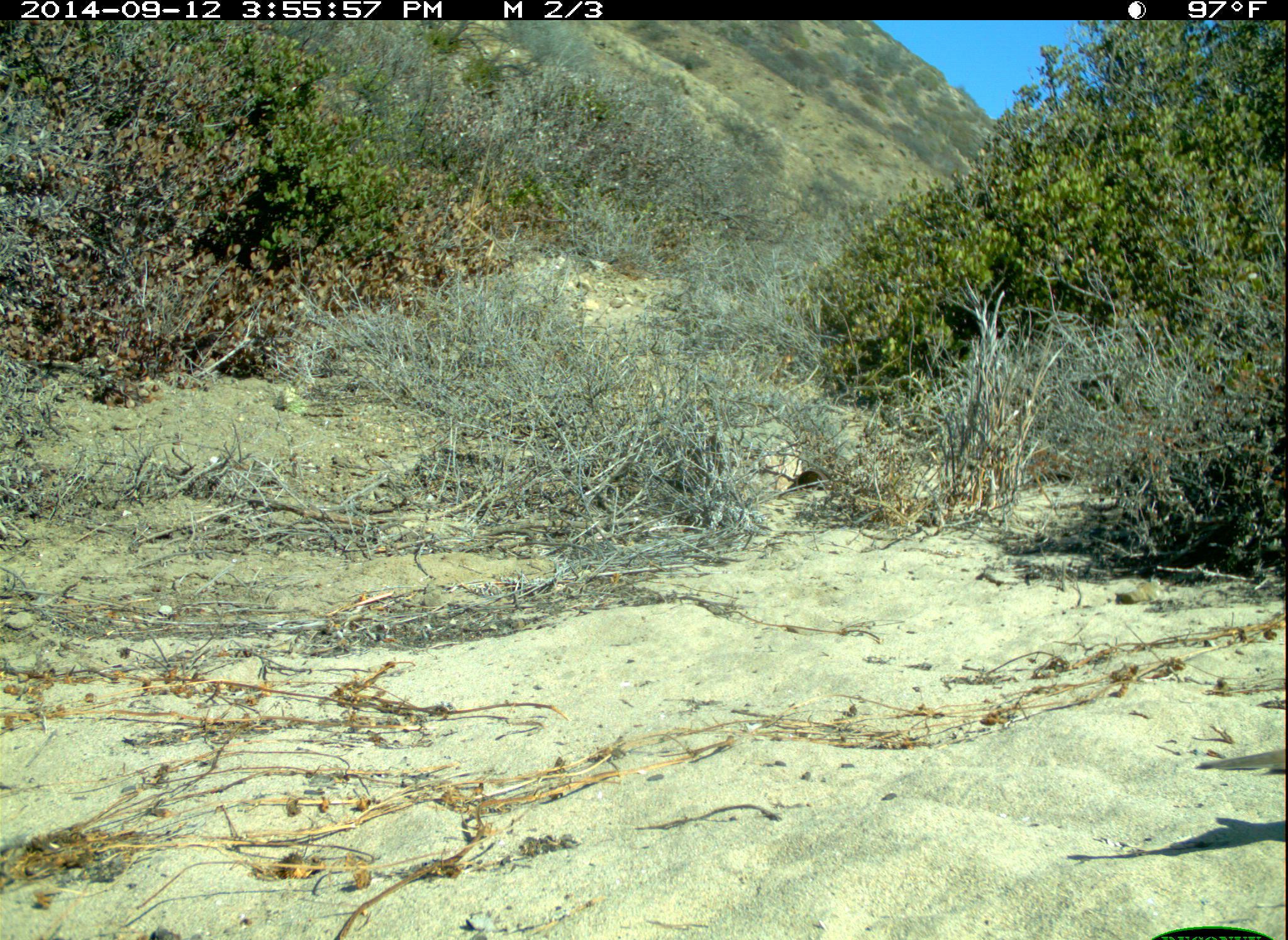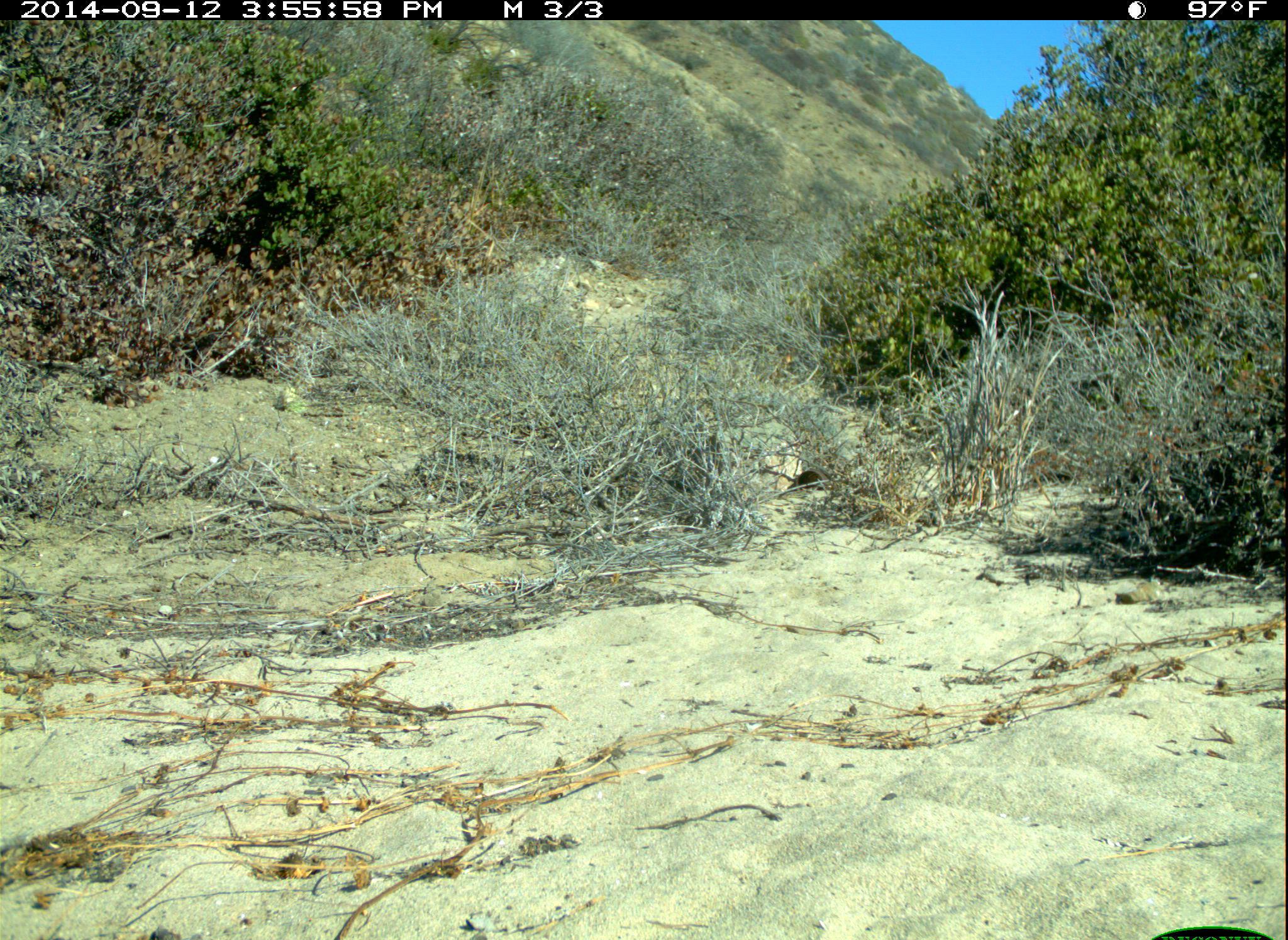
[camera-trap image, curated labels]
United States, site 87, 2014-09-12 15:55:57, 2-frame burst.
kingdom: Animalia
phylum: Chordata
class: Aves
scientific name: Aves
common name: bird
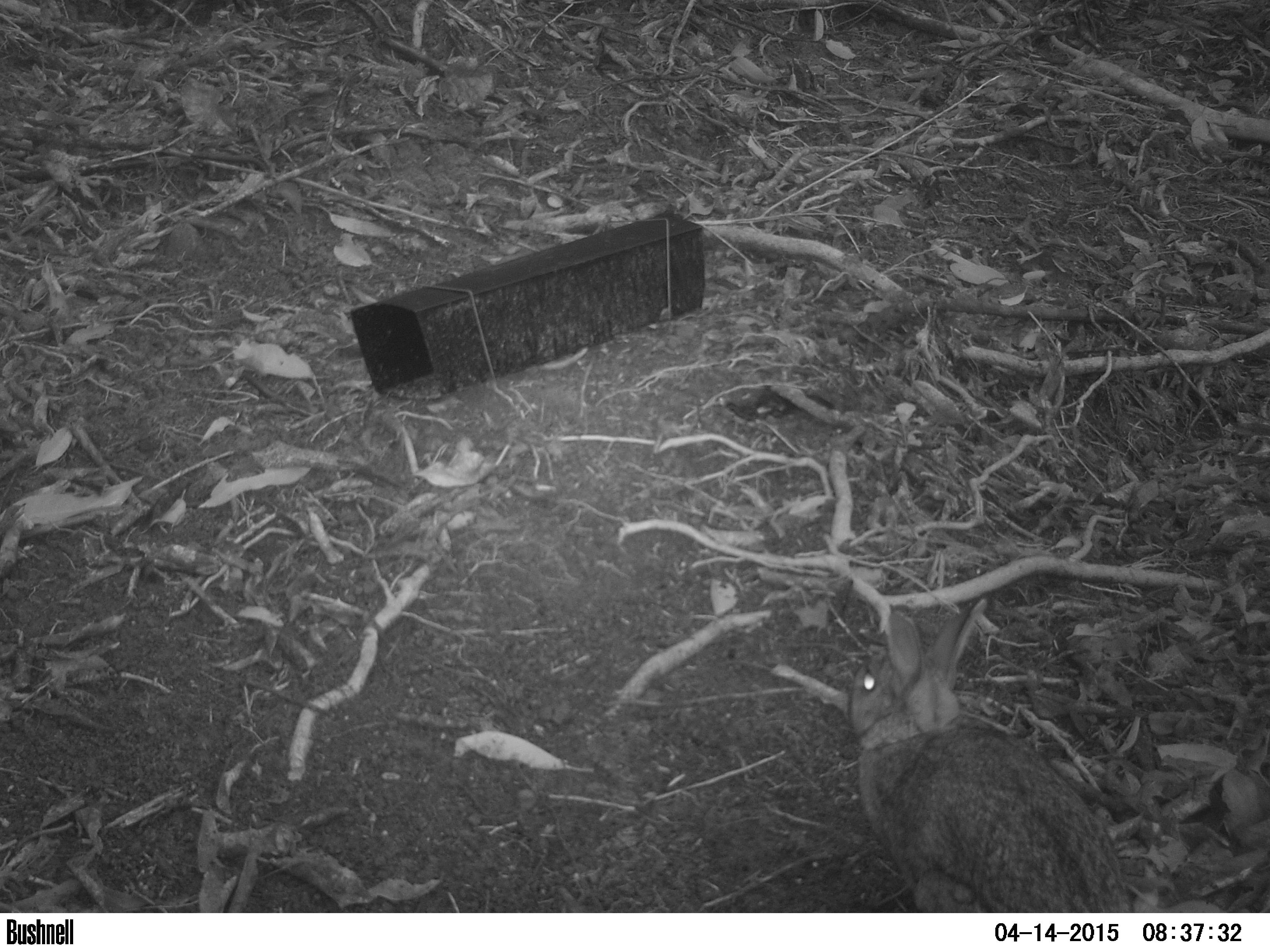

--------

**DIRECTIONS FOR THIS TASK**.
Each entry above needs to be restated without a single word changed; skip the images.

**YOUR RESPONSE**.
[camera-trap image, curated labels]
United States, site 87, 2014-09-12 15:55:57, 2-frame burst.
kingdom: Animalia
phylum: Chordata
class: Aves
scientific name: Aves
common name: bird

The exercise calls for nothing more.